Labels stick; having one slink along in front of your name (science fiction writer Salman Rushdie) could carry surprising and unwanted meaning. “Literary fiction,” I suppose, is meant to signify something of weight that displays a certain technical and artistic mastery. Trouble is, as Appleyard points out, it often doesn’t. At the same time, writers of so-called genre fiction — like a Stephen King or a PD James — can demonstrate a high level of artistic assurance in handling the serious theme.

At least, that’s what I’ve heard, anyway. I wouldn’t know. I spend all my time reading Proust and Schopenhauer.

Yeah, right.

It’s a bit sad, really. Not quite, “My-Heart-Will-Go-On” sad, but sad nonetheless. Maybe what we really need is a little tolerance. I too “would rather be processed through the digestive tract of an anaconda” than listen to Céline, as one critic puts it in the Anderson piece, but the fact is millions of others would say she’s brought music into their lives.

Is that so bad?

Trying not to be savage about it

I think it was Richard Ford who once remarked that it’s a pretty difficult thing just to write an average novel, never mind a good one. That’s so true. We hold writers to higher standards. Actors, musicians and other artists can all turn in average performances and no one notices. But writers? We savage the average.

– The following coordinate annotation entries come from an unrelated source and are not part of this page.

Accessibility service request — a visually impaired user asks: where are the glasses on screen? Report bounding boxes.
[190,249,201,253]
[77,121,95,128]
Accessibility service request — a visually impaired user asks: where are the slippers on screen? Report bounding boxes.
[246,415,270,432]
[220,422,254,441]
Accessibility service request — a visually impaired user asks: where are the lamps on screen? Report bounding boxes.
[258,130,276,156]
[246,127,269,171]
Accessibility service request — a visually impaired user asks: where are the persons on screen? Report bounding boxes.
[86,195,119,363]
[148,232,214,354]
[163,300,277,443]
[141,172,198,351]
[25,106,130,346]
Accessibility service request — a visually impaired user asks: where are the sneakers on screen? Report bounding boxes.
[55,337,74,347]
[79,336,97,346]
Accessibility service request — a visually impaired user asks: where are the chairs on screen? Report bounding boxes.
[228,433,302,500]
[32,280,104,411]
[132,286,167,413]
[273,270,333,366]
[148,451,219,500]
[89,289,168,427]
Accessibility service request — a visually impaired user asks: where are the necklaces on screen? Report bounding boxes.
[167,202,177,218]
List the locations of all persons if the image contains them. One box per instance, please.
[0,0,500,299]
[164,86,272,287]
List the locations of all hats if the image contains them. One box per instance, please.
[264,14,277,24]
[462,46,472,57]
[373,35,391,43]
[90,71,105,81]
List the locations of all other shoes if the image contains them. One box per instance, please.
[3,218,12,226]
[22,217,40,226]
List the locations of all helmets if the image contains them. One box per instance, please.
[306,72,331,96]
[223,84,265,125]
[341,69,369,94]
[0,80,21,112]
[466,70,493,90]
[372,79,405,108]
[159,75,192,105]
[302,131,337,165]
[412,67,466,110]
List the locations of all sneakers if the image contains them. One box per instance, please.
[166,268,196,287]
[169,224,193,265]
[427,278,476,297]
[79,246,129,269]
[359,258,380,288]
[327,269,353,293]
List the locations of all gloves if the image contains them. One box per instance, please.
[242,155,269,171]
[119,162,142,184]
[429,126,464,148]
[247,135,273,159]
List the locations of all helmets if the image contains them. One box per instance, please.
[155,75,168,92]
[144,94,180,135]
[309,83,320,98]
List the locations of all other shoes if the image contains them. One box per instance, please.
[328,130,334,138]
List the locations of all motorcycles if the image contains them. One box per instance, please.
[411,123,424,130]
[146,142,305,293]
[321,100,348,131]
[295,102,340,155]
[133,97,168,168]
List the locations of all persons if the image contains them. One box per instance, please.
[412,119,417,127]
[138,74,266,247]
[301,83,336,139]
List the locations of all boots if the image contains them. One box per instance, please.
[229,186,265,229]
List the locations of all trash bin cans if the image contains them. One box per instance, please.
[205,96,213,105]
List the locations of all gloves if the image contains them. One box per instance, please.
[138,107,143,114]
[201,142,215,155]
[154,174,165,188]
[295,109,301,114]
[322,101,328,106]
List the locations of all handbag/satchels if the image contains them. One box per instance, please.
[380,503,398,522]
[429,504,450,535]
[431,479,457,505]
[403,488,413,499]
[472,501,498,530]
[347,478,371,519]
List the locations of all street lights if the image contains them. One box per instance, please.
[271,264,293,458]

That’s why I’m always a bit torn when I come across something I dislike. At the very least I want to be able to say — “Yes, dear writer, I may not be the perfect reader for you and your story, but I’m sure plenty of others are. And regardless, I salute you for the effort and discipline and creativity it takes to get something like this to the page.”

secretatlas.jpgThat’s pretty much what I’m going ancientevenings.jpgto have to say about Michael Stackpole’s A Secret Atlas. I gave up after 70 pages, which is unusual for me. Once I start I generally slog forward, no matter how bitterly I resent it. Hell, I even finished Ancient Evenings by Norman Mailer (may he R.I.P.) Now there’s a book for masochists.

According to his web site, “Michael A. Stackpole is a New York Times Best Selling author, an award-winning novelist, an award-winning editor, an award-winning game designer, an award-winning computer game designer, an award-winning comics writer, an award-winning podcaster, and an award-winning screenwriter.”

He’s prolific; and he’s won awards.

And clearly he has an audience for his brand of fantasy. It’s a genre I dip into now and then, although perhaps I’m a little fussy in my tastes. I think I came to Tolkien too late in life — he just doesn’t do it for me. But I can recall getting lost in the first Stephen Donaldson books and hey — Gormenghast by Mervyn Peake and The Once and Future King by T.H. White both shine through with brilliance.

But A Secret Atlas will stay a secret, I’m afraid. The causes of my discontent are various. During the first 70 pages no fewer than 25 different characters are introduced. 25! I had to start my own little genealogical atlas.

And the back story really does go on and on. Perhaps these are conventions that video game players intuitively grasp, but they’re lost on me.

While the writing is generally serviceable, it sometimes is not. “…you always depreciate your own skill…” (strictly speaking probably correct but ‘deprecate’ sounds more correct to my ear) and “[he] snapped a bow at…” which is puzzling, because it turns out this isn’t a perfunctory bow at all, but deep and long. And maybe this is splitting hairs, but if I ever meet the Queen, I will bow to her, or before her, but not at her.

But these details are of no concern to Stackpole fans. And clearly you can’t earn a following like his without tapping into something. Alas, t’isn’t for me, but perhaps ’tis for you?